[EXTRACTED ENTRIES — start]

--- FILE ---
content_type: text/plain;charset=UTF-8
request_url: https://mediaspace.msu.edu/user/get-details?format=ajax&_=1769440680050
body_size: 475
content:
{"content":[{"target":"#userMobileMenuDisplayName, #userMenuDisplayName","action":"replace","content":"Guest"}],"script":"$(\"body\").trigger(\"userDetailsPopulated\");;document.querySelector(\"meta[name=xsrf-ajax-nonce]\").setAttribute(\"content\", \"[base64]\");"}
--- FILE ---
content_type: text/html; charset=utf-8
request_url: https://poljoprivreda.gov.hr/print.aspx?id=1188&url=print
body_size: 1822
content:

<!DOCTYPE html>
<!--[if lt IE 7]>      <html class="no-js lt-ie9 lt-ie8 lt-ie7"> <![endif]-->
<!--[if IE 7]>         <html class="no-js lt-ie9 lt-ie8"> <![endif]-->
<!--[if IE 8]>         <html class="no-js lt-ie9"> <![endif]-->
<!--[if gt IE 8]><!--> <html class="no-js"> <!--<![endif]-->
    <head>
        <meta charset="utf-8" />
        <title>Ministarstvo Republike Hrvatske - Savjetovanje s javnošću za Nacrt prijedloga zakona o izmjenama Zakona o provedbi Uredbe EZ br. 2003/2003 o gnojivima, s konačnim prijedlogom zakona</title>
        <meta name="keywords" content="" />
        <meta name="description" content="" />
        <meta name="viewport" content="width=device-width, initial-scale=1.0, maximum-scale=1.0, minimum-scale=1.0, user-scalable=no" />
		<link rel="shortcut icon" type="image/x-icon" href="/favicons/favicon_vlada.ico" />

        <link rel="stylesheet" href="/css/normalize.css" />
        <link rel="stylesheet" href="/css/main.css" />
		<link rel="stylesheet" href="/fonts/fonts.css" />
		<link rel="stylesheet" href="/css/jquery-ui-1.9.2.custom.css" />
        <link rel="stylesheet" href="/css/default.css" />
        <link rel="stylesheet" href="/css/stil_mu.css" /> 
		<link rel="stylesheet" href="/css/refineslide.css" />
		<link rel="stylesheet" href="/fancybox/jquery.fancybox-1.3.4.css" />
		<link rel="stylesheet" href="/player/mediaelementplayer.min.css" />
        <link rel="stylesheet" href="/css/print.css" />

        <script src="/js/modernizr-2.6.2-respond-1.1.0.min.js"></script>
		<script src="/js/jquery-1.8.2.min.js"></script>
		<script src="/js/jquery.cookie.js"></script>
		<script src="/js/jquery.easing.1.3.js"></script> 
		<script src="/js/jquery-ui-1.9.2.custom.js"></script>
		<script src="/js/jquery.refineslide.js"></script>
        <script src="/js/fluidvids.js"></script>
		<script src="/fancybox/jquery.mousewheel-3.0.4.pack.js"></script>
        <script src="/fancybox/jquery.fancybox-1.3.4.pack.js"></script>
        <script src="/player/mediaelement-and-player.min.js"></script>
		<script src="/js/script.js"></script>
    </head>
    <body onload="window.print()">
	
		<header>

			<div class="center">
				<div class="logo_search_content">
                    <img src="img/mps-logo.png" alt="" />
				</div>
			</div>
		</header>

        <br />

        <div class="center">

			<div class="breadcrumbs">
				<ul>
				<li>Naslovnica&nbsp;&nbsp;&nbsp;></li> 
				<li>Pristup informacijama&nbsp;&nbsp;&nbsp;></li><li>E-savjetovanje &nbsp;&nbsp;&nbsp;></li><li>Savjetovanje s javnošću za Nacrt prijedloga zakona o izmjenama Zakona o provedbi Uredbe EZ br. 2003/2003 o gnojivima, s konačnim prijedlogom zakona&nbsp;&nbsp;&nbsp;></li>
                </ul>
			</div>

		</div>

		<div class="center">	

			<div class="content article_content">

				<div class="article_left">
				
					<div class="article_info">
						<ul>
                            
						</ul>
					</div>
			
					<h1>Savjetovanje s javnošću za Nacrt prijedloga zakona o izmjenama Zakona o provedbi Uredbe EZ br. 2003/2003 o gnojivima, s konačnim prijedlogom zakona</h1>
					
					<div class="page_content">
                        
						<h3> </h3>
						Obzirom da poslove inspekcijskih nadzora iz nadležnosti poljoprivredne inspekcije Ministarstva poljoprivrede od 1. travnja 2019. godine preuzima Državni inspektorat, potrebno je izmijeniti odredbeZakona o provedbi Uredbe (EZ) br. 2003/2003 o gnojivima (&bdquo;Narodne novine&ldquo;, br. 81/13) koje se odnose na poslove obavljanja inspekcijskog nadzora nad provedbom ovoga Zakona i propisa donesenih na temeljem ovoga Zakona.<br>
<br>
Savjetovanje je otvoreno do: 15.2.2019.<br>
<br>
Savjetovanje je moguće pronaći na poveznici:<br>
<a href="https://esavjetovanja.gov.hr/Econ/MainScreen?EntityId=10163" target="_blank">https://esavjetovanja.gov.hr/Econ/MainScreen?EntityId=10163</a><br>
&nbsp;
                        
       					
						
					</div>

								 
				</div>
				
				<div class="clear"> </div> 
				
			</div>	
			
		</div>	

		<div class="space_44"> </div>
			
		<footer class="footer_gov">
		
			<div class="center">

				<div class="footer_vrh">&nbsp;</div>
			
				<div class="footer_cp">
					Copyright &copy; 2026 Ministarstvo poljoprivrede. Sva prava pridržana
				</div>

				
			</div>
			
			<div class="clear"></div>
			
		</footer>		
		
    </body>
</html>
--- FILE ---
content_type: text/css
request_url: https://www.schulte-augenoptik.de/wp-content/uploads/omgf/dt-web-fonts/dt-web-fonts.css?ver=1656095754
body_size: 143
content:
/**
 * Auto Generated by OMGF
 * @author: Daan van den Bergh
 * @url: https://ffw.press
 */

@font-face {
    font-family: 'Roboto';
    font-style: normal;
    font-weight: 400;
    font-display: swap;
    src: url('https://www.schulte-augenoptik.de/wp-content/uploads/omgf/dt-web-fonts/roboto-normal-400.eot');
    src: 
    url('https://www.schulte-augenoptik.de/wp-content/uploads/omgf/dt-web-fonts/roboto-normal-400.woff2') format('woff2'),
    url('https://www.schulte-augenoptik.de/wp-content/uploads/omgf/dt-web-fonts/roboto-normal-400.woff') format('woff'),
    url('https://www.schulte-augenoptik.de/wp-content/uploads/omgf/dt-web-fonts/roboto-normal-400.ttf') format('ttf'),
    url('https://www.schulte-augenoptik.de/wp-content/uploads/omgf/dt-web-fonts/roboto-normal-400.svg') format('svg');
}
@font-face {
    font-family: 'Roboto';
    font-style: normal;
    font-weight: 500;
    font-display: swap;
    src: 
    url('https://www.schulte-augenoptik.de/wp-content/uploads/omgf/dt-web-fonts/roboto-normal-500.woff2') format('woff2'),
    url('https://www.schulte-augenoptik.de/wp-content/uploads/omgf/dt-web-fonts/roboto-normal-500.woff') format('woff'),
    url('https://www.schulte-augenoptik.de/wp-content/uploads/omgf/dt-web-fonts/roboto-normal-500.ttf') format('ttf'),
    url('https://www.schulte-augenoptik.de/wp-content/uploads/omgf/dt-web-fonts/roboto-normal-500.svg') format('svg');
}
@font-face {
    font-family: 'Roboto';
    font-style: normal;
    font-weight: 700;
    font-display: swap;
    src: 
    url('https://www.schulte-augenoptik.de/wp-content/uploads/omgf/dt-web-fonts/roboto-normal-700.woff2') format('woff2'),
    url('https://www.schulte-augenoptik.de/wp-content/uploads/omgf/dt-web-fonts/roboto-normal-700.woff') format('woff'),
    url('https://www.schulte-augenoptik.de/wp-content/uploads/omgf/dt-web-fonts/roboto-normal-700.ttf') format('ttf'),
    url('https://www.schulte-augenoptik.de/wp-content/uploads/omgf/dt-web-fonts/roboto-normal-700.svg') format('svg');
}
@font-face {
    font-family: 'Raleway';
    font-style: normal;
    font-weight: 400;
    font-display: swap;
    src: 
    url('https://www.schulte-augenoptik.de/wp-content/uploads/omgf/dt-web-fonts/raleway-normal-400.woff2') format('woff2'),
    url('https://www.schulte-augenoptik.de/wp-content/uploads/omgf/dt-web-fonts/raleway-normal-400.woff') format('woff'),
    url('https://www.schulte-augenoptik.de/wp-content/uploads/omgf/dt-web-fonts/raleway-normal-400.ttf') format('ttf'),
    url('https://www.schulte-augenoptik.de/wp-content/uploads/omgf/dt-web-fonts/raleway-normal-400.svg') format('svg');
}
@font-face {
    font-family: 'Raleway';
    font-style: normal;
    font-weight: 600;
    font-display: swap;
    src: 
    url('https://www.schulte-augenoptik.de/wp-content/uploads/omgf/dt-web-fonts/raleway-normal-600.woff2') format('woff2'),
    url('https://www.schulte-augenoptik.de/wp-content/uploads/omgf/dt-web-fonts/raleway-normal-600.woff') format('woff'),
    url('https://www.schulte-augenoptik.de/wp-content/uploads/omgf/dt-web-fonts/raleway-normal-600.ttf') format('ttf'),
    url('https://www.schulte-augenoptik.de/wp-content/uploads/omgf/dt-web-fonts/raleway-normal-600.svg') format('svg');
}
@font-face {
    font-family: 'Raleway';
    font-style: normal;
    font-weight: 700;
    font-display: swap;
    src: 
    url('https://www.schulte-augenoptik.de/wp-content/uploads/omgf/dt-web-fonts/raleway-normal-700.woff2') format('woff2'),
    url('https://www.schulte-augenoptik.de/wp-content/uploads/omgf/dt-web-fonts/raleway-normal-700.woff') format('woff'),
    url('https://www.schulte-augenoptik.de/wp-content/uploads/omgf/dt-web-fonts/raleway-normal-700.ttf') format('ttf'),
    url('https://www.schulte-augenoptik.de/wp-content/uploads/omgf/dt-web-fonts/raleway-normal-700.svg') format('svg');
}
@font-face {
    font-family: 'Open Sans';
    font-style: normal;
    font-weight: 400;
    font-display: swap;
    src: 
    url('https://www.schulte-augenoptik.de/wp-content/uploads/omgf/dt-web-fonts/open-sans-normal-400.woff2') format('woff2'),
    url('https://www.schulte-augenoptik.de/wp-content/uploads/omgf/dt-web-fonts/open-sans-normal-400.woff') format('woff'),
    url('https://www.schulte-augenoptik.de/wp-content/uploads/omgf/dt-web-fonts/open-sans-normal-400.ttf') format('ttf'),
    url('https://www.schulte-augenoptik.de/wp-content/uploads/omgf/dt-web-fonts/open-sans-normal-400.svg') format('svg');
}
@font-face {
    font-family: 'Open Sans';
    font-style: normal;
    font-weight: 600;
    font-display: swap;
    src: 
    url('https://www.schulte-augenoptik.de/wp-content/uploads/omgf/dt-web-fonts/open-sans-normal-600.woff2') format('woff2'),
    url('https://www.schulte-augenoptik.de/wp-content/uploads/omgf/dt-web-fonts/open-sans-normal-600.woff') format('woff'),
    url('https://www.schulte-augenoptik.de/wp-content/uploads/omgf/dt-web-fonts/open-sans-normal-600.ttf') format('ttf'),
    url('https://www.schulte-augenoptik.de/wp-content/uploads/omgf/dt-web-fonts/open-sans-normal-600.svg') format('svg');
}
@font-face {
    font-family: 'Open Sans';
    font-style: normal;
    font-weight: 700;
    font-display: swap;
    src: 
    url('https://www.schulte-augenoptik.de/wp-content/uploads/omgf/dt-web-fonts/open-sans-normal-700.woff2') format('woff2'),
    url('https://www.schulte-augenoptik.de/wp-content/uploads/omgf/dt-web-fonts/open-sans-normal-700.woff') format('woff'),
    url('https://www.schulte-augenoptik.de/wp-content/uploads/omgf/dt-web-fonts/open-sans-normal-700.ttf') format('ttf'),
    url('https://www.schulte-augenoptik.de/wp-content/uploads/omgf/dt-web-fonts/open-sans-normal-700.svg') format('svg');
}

[EXTRACTED ENTRIES — finish]

**EXERCISE GOAL:**
Search each line of the data above for "Ministarstvo", and copy the lines where it occurs.

**ANSWER TO THIS PROBLEM:**
        <title>Ministarstvo Republike Hrvatske - Savjetovanje s javnošću za Nacrt prijedloga zakona o izmjenama Zakona o provedbi Uredbe EZ br. 2003/2003 o gnojivima, s konačnim prijedlogom zakona</title>
					Copyright &copy; 2026 Ministarstvo poljoprivrede. Sva prava pridržana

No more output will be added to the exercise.